FWIW, when my daughter was born premature, the only place that (reliably) carried preemie diapers or clothes were the babys r us and walmart. When I got a flat tire on a Sunday, walmart was the only place I could find open on that had my obscure tire in stock.
The service and the condition of the stores. I won’t shop at Walmart anymore (not that I did much shopping there, mostly diapers back in the day), but I have yet to see one that is clean, tidy and staffed by nice people. I also dislike their labor policies.
Walmart isn’t growing anymore (isn’t their market somewhat saturated–I’m not a keen follower of business news, but I recall hearing that somewhere).
I think its time will end, as does every retail giant’s. I’m not sure just what will bring it down, but reputation, public perception and PR image all matter to some extent.
IMHO, Self-Checkout is ludicrous. You are paying the same amount to check out and bag your own stuff. Also, the person that typically stands behind that register is standing there because they need that $6.50/hr job which you are now doing… for free.
Self-checkouts are a sham, and I hope that people will eventually realize this.
Not meaning to hijack - but that was my IMHO inside of this IMHO.
No, the reason I think people like self-checkout is because of the fact most supermarkets and other major retailers for years now have had 7-8 checkout lanes but only staff 4 cashiers at any given time, sometimes that 4 includes one express lane (which I refuse to use if I have more than the posted number of items–some of the most dickish behavior out there is to pull up with a month’s worth of groceries at an express lane.)
This creates a situation where just about any supermarket I care to go to in my area has 2-6 minute lines.
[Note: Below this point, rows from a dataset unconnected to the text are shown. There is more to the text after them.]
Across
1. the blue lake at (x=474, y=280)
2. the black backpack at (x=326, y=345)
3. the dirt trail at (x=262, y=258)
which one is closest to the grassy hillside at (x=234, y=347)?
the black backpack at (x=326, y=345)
Is that the end of the civilized world? No, but it’s nice to have a self-checkout area.
To give you an example, the Kroger near my house had, for years, 8 checkout lanes. Now, it’s possible that sometime decades ago Kroger actually used those 8 checkout lanes, but it has never had more than 4 employees running checkout lanes in the entire time I’ve gone to this supermarket.
Eventually a few years back, they got rid of two of the manned-checkout counters which had never been manned and replaced it with four self-checkouts. Two of the self-checkouts are marked as “express” (they only have a small area where you can rest two bags) and the other are standard, with a carousel set up where you can bag like 9 bags of groceries.
Anytime I’m out grocery shopping and there is no line at the manned checkout line, of course I’ll go there. This almost never happens. I prefer to have someone else scan and bag my groceries, but I’d rather do it myself if I can save 4-5 minutes that way by not having to wait in a long line.
I also frequently do my grocery shopping very late at night, and Kroger’s has always had its cashiers do other stuff other than cashiering during the night shifts. I used to come in and would have to search the store for 4-5 minutes to find someone who could check me out because they were off stocking shelves or something, now, I just check myself out; don’t have to bother anyone, and spend far less of my own time.